◆ Problem to work on ◆
Convert the data from its start up to and including the line with "Ver imagem 5" into a Markdown table with the columns Row and Data line, omitting blank lines and leaving the pictures out.

*** Given data ***

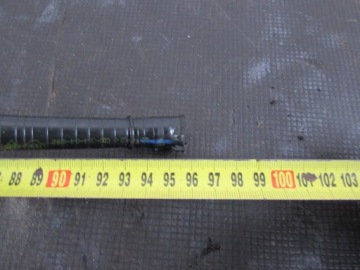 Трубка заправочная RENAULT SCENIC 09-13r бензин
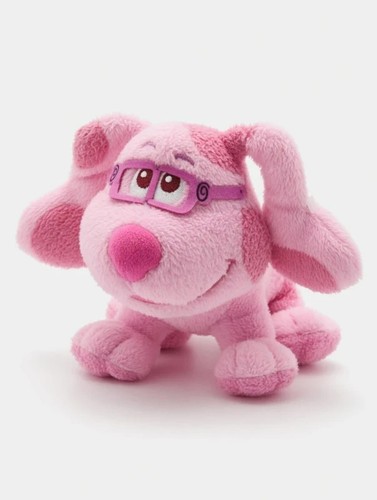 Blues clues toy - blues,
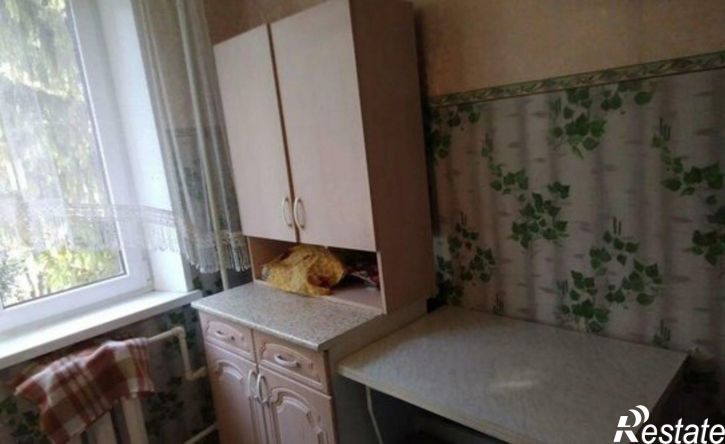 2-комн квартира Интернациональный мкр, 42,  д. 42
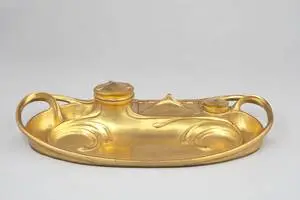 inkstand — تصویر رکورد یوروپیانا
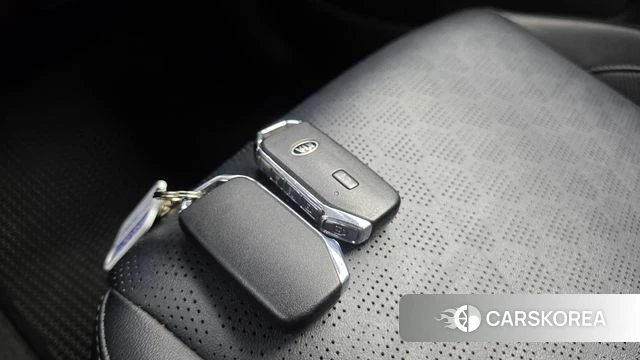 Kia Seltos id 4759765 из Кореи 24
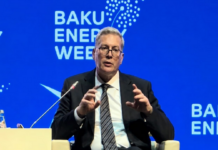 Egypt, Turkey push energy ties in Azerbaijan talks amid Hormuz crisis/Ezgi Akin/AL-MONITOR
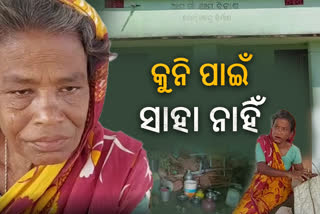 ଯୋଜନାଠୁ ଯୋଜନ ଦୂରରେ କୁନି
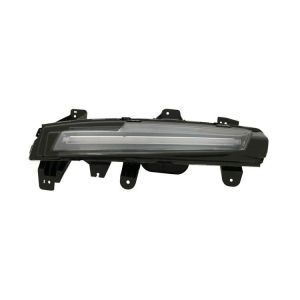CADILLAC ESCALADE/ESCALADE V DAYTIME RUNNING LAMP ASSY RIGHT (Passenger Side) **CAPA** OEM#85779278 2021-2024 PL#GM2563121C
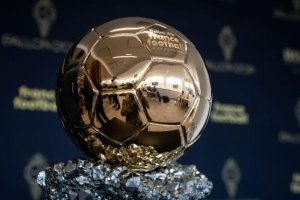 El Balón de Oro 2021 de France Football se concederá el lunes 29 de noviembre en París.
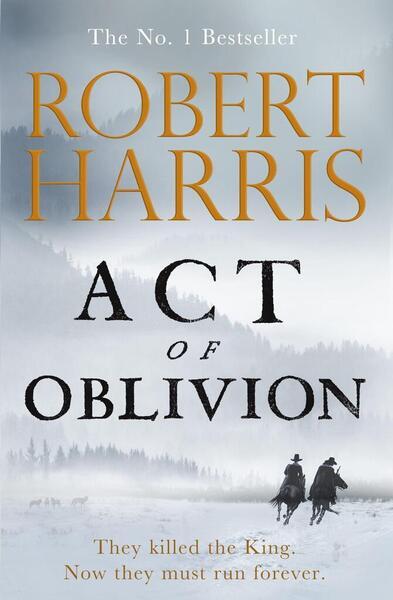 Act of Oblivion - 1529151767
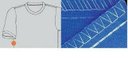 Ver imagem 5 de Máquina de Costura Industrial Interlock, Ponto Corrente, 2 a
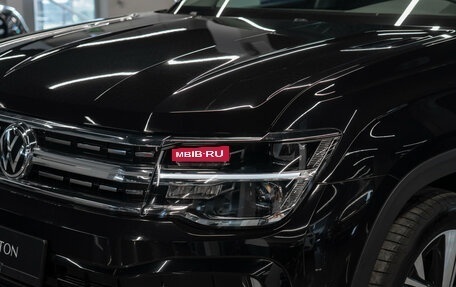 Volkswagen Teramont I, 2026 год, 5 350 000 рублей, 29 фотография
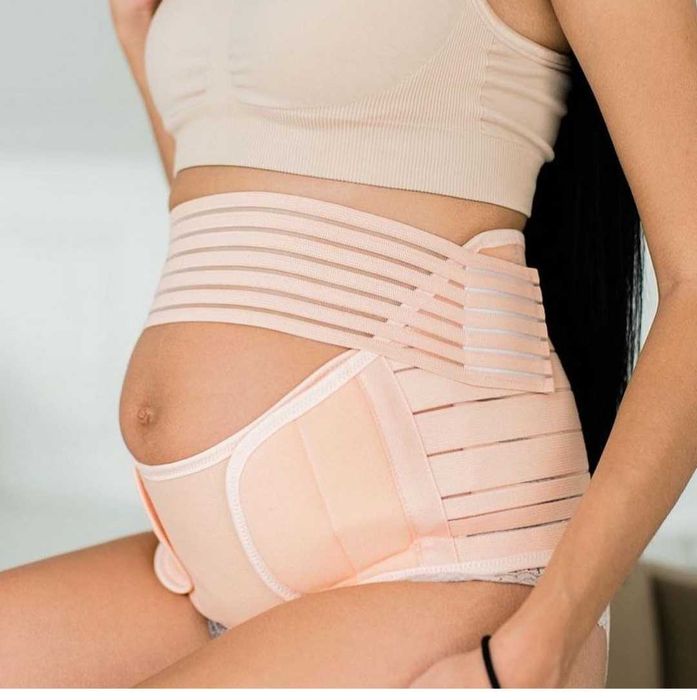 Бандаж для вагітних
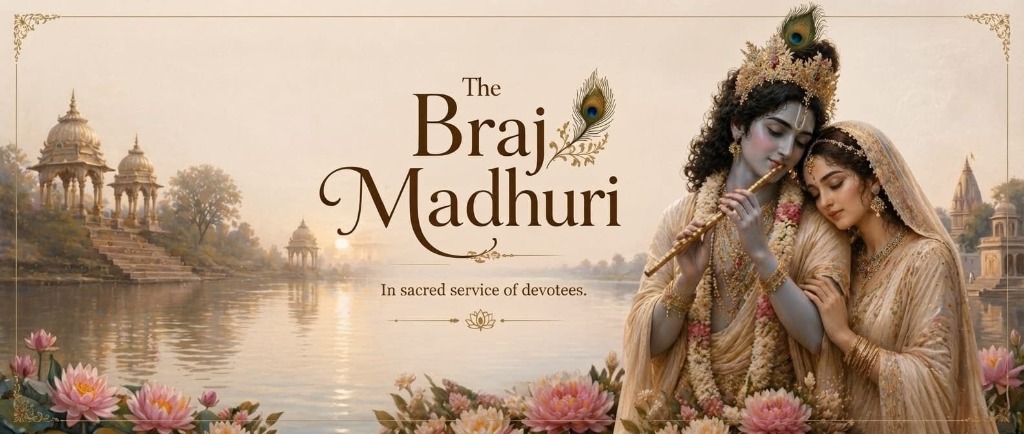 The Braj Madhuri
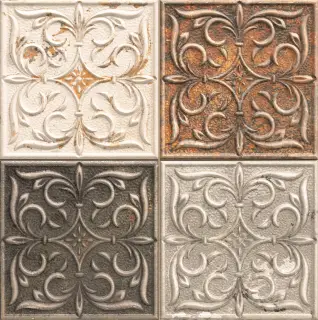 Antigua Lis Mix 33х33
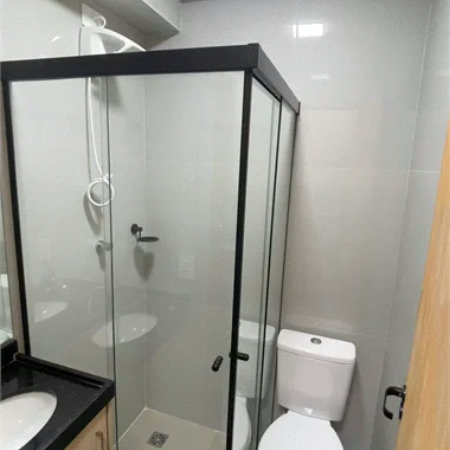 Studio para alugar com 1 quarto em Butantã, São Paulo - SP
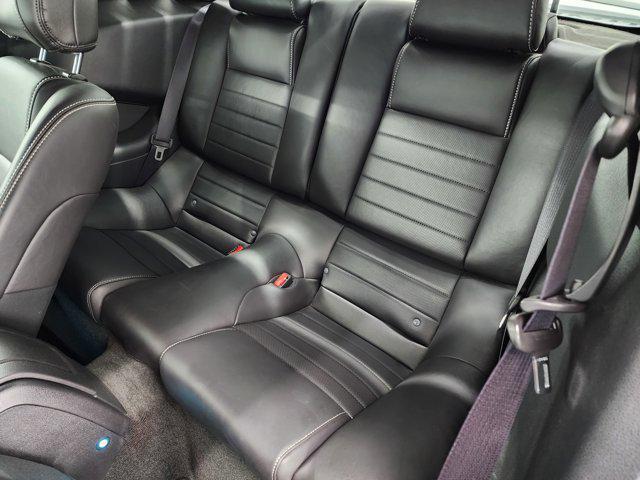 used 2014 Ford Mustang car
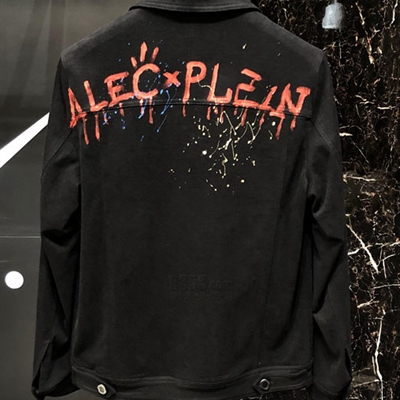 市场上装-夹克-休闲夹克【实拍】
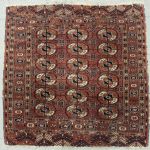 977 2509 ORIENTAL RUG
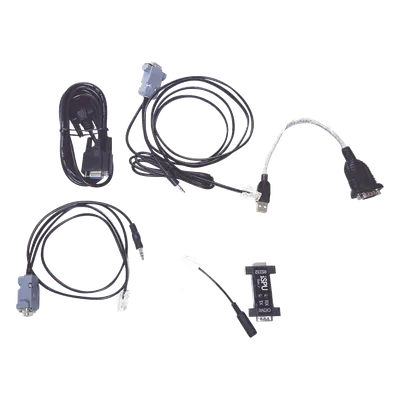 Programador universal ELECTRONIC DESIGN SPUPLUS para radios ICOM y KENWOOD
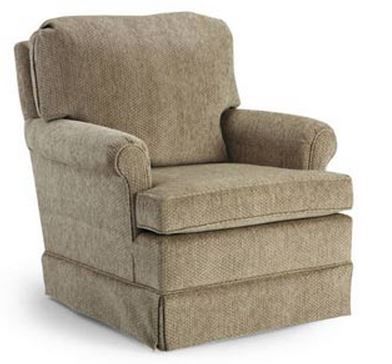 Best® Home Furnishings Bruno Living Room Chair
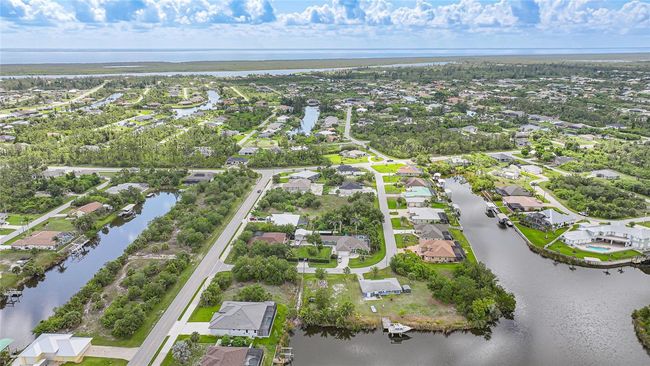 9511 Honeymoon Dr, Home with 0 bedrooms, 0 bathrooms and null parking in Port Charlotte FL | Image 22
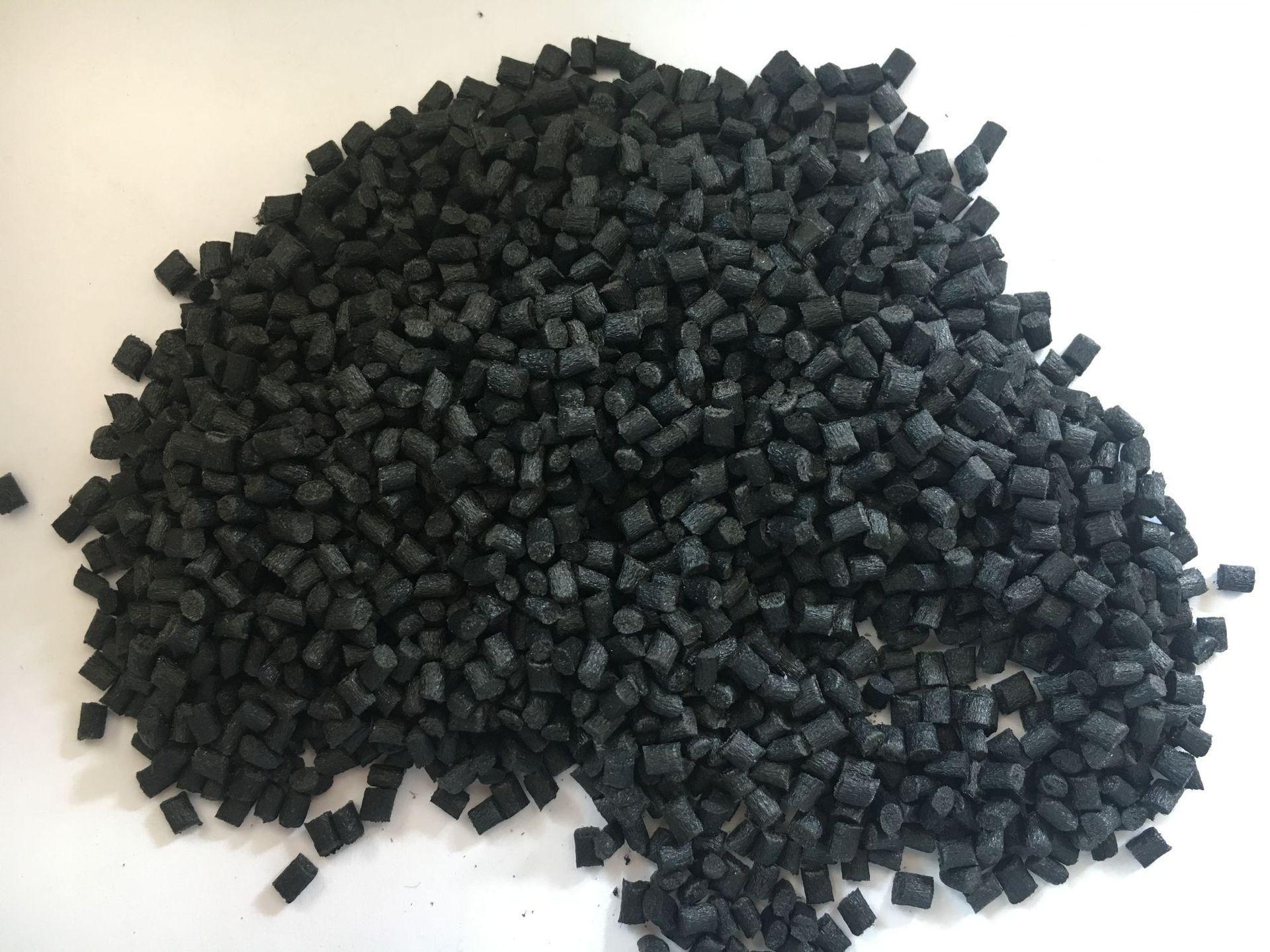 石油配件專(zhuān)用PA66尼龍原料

*** End of Given data ***

◆ Exercise result ◆
| Row | Data line |
|---|---|
| 1 |  Трубка заправочная RENAULT SCENIC 09-13r бензин |
| 2 |  Blues clues toy - blues, |
| 3 |  2-комн квартира Интернациональный мкр, 42,  д. 42 |
| 4 |  inkstand — تصویر رکورد یوروپیانا |
| 5 |  Kia Seltos id 4759765 из Кореи 24 |
| 6 |  Egypt, Turkey push energy ties in Azerbaijan talks amid Hormuz crisis/Ezgi Akin/AL-MONITOR |
| 7 |  ଯୋଜନାଠୁ ଯୋଜନ ଦୂରରେ କୁନି |
| 8 | CADILLAC ESCALADE/ESCALADE V DAYTIME RUNNING LAMP ASSY RIGHT (Passenger Side) **CAPA** OEM#85779278 2021-2024 PL#GM2563121C |
| 9 |  El Balón de Oro 2021 de France Football se concederá el lunes 29 de noviembre en París. |
| 10 |  Act of Oblivion - 1529151767 |
| 11 |  Ver imagem 5 de Máquina de Costura Industrial Interlock, Ponto Corrente, 2 a |